Trecho de origem:
※ ※ ※
Dr. Junior Silva: Nesta semana tivemos uma notícia muito triste que foi a perda do João Miguel, filho de Whirndersson Nunes e Maria Lina. Com mensagem emocionante nas suas redes sociais, ele tentou definir em palavras sua dor, mas sabemos que essa dor não tem definição.
Vou confessar para vocês, eu passei por esta situação. Antes das minhas filhas Ana Laura e Maria Alice nascerem, perdi um filho que estava na quadragésima semana de gestação. Por isso, tudo que falo aqui não digo somente como psicanalista, mas como pai que entende dessa dor. O que falo para meus pacientes é o que precisei viver também, quando precisei ressignificar minha vida. Os filhos sempre serão nosso motivo de vida, e quando eles partem precisamos ressignificar. Tenho certeza de que o Whindersson e a Maria vão ter outros filhos, como eu tive oportunidade em ter meus amores, mas isso não quer dizer que ressignificar não será necessário, pois um novo sentido de vida precisa brotar dentro dos nossos corações. Por exemplo, quando o menino Ives Ota de 8 anos foi morto pelos sequestradores, seus pais Masataka Ota e Keiko Ota fundaram o Instituto Ives Ota, uma ONG que ajuda e ajudou centenas de pessoas da zona leste de São Paulo e também fundaram o Movimento Paz e Justiça. Esta foi a forma que eles encontraram de dar um novo significado às suas vidas: ajudando outras pessoas. O importante, sempre, é encontrar um novo sentido para vida. Não estou dizendo que é fácil, mas cada pessoa precisa encontrar esse caminho.
※ ※ ※
O que fazer:
A) Indique se cada afirmação concorda com o trecho e responda sim ou não, citando entre aspas as palavras decisivas dele. (i) O autor perdeu um filho antes do nascimento de Ana Laura e Maria Alice. (ii) Ives Ota tinha 10 anos quando foi morto. (iii) O Instituto Ives Ota ajuda pessoas da zona leste de São Paulo.
B) Edite a parte do trecho que começa em "Dr. Junior Silva: Nesta" e termina em "não tem definição.", substituindo "muito triste" por "dolorosa".
As linhas que vêm em seguida foram tiradas de outra fonte, sem relação com o trecho.

Dados abaixo:
※ ※ ※
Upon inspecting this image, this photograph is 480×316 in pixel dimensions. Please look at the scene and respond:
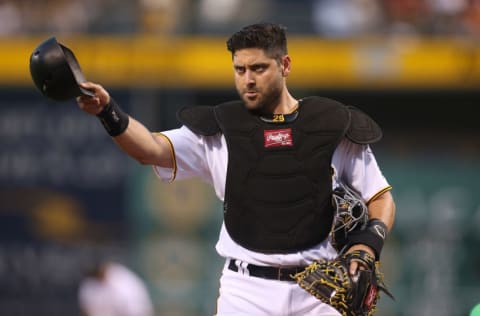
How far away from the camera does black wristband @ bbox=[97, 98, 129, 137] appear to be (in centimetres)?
546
※ ※ ※
Suas respostas:
A)
(i) Sim: "Antes das minhas filhas Ana Laura e Maria Alice nascerem, perdi um filho que estava na quadragésima semana de gestação."
(ii) Não: "o menino Ives Ota de 8 anos foi morto pelos sequestradores"
(iii) Sim: "uma ONG que ajuda e ajudou centenas de pessoas da zona leste de São Paulo"

B)
Dr. Junior Silva: Nesta semana tivemos uma notícia dolorosa que foi a perda do João Miguel, filho de Whirndersson Nunes e Maria Lina. Com mensagem emocionante nas suas redes sociais, ele tentou definir em palavras sua dor, mas sabemos que essa dor não tem definição.